• WHAT TO DO: From the dengue incidence abstract, extract the stretch from "Modeling dengue incidence" through "EMAp (5º andar)" word for word.

• PAGE EXTRACT:
Modeling dengue incidence using time series models with exogenous covariates: climate, effective reproduction number, and twitter data


  • Julio Cesar de Azevedo Vieira


17/04/2018 - 14:00


Sala da Congregação FGV EMAp (5º andar)


Dengue fever is an infectious disease affecting subtropical countries. Local health departments use the number of notified cases to monitor and predict epidemics. This work focus on modeling weekly incidence of dengue fever in four cities of the state of Rio de Janeiro: Rio de Janeiro, São Gonçalo, Campos dos Goytacazes, and Petrópolis. Time series models are often used to predict the number of cases in the next cycles (weeks, months), in particular, SARIMA (Seazonal Auto-Regressive Integrated Moving Average) models are shown to perform well in distinct settings. Alternative models also include climate covariates to improve the quality of the forecasts. However, models that only use historical and climate data may no have sufficient information to capture changes from non-epidemic to an epidemic regime. Two reasons are that there is a delay in the notification of cases and there might not have had epidemics in the previous years. Based on the INFODENGUE monitoring system we argue data including the "effective reproduction number of mosquitoes" (RT) and "number tweets referring to dengue" (tweets) may improve the quality of forecasts in the short (1 week) to long (8 weeks) range. We show that time series models including RT and climate information often outperform SARIMA models in terms of mean squared predictive error (RMSE). Inclusion of twitter did not improve the RMSE.

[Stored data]
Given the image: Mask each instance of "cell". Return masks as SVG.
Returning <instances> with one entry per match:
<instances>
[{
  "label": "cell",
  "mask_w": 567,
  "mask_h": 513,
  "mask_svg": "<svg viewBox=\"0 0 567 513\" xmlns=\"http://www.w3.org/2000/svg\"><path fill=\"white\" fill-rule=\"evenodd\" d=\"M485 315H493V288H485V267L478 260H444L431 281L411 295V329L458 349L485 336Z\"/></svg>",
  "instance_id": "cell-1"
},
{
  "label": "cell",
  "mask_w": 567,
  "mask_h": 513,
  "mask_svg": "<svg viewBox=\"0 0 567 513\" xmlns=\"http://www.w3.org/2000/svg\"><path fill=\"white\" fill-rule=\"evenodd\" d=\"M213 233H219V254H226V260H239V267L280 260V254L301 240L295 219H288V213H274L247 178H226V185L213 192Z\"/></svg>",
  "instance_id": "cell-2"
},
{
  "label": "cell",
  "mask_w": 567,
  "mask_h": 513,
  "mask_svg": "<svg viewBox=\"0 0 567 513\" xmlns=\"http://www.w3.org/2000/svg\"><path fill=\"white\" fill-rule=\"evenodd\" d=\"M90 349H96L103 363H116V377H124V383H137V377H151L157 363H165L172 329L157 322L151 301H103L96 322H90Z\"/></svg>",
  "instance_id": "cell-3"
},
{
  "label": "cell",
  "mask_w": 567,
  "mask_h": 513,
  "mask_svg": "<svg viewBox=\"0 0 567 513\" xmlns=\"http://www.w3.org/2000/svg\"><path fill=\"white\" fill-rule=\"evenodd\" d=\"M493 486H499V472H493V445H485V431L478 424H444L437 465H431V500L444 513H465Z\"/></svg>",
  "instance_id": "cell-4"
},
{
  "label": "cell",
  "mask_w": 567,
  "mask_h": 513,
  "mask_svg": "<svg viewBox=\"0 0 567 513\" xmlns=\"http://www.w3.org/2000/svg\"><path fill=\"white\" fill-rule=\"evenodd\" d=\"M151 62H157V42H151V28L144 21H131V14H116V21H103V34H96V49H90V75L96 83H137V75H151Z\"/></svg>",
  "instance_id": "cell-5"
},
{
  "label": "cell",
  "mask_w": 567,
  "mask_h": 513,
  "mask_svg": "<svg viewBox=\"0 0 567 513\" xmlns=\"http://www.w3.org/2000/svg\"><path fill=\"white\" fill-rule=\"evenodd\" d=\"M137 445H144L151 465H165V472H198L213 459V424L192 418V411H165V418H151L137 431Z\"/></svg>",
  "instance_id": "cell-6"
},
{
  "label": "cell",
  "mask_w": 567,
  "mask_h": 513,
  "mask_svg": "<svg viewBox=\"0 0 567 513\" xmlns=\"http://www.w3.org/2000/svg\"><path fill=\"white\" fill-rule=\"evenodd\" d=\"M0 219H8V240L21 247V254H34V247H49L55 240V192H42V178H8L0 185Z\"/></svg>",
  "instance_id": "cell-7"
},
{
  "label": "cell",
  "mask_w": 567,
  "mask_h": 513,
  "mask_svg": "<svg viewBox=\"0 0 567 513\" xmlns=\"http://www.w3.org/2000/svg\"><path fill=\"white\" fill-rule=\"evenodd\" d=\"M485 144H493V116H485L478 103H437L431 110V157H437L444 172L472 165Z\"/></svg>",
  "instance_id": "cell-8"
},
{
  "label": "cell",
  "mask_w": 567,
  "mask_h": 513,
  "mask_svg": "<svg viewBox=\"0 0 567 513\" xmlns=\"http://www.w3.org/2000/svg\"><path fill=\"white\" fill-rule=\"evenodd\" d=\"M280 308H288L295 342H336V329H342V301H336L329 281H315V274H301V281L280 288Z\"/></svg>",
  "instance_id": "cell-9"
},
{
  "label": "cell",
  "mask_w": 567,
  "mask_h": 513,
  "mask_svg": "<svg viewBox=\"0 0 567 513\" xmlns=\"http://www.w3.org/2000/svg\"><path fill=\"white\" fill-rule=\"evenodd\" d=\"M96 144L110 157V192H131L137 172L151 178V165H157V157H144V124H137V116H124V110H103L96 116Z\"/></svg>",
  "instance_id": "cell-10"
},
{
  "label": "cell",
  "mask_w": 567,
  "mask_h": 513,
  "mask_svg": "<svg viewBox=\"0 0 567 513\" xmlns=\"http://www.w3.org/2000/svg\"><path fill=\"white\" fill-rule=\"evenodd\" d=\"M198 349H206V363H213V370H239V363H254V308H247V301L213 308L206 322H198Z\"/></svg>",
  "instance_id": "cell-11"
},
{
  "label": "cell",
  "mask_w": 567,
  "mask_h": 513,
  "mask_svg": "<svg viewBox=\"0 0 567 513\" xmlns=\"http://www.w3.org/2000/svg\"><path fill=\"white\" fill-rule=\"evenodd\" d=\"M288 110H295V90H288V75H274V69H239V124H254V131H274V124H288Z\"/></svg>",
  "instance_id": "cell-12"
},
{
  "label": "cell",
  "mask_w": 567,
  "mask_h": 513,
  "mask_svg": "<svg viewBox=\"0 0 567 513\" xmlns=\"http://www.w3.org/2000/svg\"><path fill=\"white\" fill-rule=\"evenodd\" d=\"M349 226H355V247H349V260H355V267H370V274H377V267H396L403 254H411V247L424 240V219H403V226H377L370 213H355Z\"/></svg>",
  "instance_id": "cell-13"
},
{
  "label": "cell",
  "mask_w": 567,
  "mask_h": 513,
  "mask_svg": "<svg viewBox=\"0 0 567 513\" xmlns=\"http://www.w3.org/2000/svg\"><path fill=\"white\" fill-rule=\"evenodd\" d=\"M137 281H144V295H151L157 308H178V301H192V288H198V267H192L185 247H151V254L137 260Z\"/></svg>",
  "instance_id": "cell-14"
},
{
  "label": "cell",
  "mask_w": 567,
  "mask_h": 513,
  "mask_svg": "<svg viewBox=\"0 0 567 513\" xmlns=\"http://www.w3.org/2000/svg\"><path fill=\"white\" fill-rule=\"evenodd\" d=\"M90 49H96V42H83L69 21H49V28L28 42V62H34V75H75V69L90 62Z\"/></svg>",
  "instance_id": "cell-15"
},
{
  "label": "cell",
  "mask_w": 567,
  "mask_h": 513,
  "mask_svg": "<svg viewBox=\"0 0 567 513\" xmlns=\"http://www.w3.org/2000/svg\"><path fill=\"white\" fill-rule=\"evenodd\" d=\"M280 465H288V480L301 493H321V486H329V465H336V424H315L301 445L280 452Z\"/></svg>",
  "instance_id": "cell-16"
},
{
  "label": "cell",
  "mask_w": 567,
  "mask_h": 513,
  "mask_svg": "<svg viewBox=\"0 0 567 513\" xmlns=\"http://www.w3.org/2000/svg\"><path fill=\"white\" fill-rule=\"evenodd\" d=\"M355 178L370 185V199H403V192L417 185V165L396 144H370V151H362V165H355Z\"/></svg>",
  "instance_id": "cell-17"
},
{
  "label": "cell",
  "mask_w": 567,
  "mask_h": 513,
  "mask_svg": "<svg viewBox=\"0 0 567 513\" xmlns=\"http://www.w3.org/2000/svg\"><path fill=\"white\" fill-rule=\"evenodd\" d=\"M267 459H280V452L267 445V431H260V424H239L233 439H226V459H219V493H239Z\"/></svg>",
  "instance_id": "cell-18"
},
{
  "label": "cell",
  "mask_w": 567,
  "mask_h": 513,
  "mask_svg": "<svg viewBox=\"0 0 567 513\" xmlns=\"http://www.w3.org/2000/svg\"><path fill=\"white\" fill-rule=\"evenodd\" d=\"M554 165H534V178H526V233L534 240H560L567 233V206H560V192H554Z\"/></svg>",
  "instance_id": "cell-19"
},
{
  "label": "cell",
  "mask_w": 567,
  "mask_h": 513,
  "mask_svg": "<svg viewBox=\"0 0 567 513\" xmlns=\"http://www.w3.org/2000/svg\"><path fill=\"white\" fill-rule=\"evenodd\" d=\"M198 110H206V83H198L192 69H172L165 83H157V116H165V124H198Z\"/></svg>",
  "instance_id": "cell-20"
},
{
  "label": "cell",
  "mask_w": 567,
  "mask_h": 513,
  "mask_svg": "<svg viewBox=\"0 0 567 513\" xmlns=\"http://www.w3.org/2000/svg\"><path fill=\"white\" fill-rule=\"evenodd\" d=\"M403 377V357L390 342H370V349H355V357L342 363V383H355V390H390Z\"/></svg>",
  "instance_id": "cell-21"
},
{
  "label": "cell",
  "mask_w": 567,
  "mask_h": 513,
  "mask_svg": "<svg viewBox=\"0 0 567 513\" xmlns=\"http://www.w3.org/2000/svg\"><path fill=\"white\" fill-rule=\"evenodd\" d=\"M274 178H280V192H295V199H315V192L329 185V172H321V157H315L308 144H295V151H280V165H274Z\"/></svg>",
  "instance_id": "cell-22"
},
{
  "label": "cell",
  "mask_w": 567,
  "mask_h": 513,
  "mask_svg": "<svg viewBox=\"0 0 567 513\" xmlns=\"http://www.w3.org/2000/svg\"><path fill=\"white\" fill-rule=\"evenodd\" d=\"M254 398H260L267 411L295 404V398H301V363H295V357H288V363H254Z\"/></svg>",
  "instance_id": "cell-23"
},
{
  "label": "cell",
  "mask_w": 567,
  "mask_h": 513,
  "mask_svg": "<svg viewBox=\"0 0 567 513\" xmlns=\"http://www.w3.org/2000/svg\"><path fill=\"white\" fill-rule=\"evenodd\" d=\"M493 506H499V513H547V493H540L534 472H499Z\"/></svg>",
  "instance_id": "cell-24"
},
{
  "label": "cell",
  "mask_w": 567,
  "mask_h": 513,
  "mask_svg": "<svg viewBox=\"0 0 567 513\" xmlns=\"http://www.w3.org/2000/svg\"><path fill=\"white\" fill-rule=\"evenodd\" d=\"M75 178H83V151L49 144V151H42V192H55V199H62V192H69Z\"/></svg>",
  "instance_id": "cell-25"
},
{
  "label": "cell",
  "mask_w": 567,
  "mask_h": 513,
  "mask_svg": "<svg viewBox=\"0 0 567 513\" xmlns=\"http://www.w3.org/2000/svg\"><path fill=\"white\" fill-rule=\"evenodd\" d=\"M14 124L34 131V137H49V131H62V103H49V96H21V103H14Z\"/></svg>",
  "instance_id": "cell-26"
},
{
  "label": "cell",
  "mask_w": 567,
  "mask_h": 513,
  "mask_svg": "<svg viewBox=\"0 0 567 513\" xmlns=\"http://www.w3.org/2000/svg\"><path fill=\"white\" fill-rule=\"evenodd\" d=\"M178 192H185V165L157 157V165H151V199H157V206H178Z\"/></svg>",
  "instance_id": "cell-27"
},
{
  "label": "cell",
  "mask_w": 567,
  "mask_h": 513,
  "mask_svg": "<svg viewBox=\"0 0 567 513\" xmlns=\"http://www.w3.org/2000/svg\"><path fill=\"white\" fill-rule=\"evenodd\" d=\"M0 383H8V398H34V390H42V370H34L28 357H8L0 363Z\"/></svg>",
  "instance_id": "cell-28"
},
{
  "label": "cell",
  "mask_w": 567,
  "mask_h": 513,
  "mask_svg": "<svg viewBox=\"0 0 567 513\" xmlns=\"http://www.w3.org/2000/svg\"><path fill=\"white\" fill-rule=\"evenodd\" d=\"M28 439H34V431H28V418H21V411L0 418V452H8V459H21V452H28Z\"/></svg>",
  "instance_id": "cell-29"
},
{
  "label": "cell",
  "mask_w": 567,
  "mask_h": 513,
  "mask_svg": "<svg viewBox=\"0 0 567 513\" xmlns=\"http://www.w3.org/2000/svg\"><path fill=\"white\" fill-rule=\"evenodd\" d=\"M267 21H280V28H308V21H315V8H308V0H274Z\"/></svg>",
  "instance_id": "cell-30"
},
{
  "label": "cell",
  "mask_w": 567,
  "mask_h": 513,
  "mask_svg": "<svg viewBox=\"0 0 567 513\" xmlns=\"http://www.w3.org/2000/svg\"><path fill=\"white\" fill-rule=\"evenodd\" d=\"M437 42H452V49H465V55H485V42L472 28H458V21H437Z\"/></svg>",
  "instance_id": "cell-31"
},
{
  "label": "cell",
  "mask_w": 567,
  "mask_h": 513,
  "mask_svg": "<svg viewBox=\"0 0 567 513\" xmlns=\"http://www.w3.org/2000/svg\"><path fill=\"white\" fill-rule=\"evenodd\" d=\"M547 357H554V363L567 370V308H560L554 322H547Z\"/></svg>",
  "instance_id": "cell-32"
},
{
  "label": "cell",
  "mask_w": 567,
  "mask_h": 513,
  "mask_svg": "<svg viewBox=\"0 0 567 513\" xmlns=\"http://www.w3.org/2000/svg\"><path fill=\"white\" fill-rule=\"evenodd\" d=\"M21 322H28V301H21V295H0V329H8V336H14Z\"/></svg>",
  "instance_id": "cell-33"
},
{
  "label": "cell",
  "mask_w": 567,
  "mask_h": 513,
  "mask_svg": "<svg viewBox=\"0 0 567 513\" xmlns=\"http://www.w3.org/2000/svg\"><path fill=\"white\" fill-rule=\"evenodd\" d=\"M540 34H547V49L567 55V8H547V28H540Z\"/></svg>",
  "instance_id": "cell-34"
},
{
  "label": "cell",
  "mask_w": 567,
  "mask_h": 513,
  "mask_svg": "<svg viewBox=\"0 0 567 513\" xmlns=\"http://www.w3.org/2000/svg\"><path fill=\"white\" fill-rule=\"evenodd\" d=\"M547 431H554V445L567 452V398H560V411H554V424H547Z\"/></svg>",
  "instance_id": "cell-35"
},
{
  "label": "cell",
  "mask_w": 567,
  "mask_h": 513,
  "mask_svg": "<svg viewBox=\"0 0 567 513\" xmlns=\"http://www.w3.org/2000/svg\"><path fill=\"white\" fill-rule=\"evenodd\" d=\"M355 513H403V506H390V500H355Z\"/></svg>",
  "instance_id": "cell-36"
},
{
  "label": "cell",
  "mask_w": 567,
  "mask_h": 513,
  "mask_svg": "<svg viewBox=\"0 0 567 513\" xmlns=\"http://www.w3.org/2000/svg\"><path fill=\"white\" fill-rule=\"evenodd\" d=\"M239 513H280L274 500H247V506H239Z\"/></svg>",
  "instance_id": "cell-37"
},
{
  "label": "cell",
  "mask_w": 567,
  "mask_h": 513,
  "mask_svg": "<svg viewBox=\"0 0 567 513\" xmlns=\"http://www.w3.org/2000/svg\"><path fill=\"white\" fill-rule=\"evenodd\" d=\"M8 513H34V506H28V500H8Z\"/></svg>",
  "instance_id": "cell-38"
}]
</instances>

• OUTPUT FOR THIS EXERCISE:
Modeling dengue incidence using time series models with exogenous covariates: climate, effective reproduction number, and twitter data


  • Julio Cesar de Azevedo Vieira


17/04/2018 - 14:00


Sala da Congregação FGV EMAp (5º andar)